Namun, masih banyak tantangan penerapan personalized medicine, terutama dalam hubungannya dengan persetujuan dari regulator, tenaga kesehatan, perusahaan asuransi, dan pasien. Walaupun kenyataannya personalized medicine lebih baik dari pengobatan konvensional, namun pelaksanaannya akan membutuhkan investasi alat tertentu, yang menyebabkan biaya menjadi mahal. Oleh karena itu, riset pada Farmakologi Translasional, diharapkan dapat menjawab apakah informasi genetik tersebut bermakna secara klinis, efektif secara biaya, dan mudah diaplikasikan.
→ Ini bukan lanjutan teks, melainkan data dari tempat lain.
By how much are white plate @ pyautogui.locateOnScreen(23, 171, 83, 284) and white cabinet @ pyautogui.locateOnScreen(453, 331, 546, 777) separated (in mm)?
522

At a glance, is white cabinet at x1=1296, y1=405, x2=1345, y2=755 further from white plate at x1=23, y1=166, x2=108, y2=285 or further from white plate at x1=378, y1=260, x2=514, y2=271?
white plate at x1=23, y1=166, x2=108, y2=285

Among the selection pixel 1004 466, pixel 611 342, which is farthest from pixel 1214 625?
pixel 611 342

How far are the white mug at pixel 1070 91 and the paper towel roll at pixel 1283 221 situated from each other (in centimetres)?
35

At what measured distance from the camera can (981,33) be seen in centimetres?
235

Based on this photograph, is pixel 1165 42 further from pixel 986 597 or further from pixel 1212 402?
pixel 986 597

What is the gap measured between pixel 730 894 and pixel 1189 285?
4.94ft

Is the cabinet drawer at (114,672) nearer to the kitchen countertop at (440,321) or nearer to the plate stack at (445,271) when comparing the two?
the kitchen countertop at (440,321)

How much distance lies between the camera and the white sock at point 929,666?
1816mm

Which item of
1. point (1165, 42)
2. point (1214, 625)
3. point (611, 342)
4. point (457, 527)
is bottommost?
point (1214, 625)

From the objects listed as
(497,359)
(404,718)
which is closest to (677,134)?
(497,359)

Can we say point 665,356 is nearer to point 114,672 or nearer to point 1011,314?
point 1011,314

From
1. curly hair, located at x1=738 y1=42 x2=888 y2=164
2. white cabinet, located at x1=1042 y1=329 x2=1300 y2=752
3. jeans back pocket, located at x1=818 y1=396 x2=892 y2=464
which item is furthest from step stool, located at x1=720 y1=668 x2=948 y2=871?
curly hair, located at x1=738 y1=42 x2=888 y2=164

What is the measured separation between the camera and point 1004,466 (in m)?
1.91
Selain itu, diperlukan juga suatu kantor inkubator pengembangan obat di Universitas, yang menjembatani akademisi dengan industri, sebelum akhirnya dilakukan transfer teknologi ke industri farmasi.

Tantangan berikutnya dalam personalized medicine adalah minimnya data variasi genetik spesifik masyarakat Indonesia yang dapat dijadikan dasar untuk pengambilan keputusan. Riset mengenai variasi genetik dilakukan oleh banyak peneliti dengan jumlah sampel yang relatif kecil, sehingga tidak dapat mewakili populasi Indonesia yang beragam. Diperlukan pembentukan konsorsium nasional variasi genetik yang bertugas membuat rekomendasi sehubungan dengan interaksi gen-obat, berdasarkan data spesifik Indonesia.
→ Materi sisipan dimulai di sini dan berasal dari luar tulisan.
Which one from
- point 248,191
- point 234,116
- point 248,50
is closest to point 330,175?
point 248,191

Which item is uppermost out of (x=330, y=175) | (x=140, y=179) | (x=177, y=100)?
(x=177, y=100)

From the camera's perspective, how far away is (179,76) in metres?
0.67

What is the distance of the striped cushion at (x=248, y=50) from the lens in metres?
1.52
Dalam hal pendidikan, dibutuhkan program komprehensif untuk mahasiswa sejak dari program sarjana dan pascasarjana, yang memperkenalkan kebutuhan keahlian untuk pengembangan obat baru, dengan memperhatikan masukan dari seluruh ekosistem pengembang obat. Dengan strategi dan investasi yang tepat, kemitraan yang strategis antara akademisi, pemerintah, industri, dan masyarakat, Indonesia tentu akan dapat mencapai kemandirian kesehatan, secara khusus kemandirian obat,” ujar Prof. Melva. Dalam pengukuhannya tersebut, tampak hadir Plt. Direktur Registrasi Obat Badan Pengawas Obat dan Makanan RI hadir Dra. Herawati, Apt, M.Biomed.; Dekan Fakultas Farmasi Universitas Pancasila Prof. Dr. apt. Syamsudin, M.Biomed.; dan dua Guru Besar FK Universitas Gadjah Mada (UGM) Prof. Dr. Mustofa, Apt, M.Kes., dan Prof. Dr. Dra. Erna Kristin, Apt, M.Si.
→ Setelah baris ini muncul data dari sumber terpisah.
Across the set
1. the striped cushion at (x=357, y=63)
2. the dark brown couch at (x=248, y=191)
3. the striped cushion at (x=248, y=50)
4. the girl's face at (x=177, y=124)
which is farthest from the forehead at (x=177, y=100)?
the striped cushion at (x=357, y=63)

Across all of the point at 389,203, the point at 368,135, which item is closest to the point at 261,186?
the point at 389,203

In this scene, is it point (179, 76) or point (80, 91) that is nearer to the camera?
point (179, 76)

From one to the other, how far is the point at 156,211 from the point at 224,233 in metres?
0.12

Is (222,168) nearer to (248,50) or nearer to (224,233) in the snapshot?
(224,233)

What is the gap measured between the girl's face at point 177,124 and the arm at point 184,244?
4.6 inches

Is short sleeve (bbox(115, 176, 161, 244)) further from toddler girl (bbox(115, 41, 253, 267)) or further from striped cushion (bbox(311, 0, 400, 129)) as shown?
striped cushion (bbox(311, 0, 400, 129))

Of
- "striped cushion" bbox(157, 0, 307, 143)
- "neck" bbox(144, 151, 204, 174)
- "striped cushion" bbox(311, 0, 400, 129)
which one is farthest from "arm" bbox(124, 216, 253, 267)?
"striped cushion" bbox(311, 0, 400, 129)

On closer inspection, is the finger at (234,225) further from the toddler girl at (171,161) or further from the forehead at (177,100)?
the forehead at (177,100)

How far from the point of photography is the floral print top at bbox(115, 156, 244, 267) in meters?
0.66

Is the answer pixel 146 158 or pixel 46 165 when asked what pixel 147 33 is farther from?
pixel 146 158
Prof. Melva menyelesaikan pendidikan Sarjana Sains di Fakultas Matematika dan Ilmu Pengetahuan Alam (FMIPA) UI pada 1999. Masih di kampus yang sama, pada tahun 2000 ia berhasil meraih gelar Apoteker. Kemudian, ia melanjutkan dan menamatkan pendidikan magister dan doktor di FKUI dalam bidang Ilmu Biomedik pada 2006 dan 2012. Selama tahun 2023, Prof. Melva telah menerbitkan publikasi ilmiahnya, di antaranya berjudul Nanocurcumin preserves kidney function and haematology parameters in DMBA-induced ovarian cancer treated with cisplatin via its antioxidative and anti-inflammatory effect in rats; Moringa oleifera Leaves Extract Ameliorates Doxorubicin-Induced Cardiotoxicity via Its Mitochondrial Biogenesis Modulatory Activity in Rats; dan Attenuation of cisplatin-induced hepatotoxicity by nanocurcumin through modulation of antioxidative and anti-inflammatory pathways.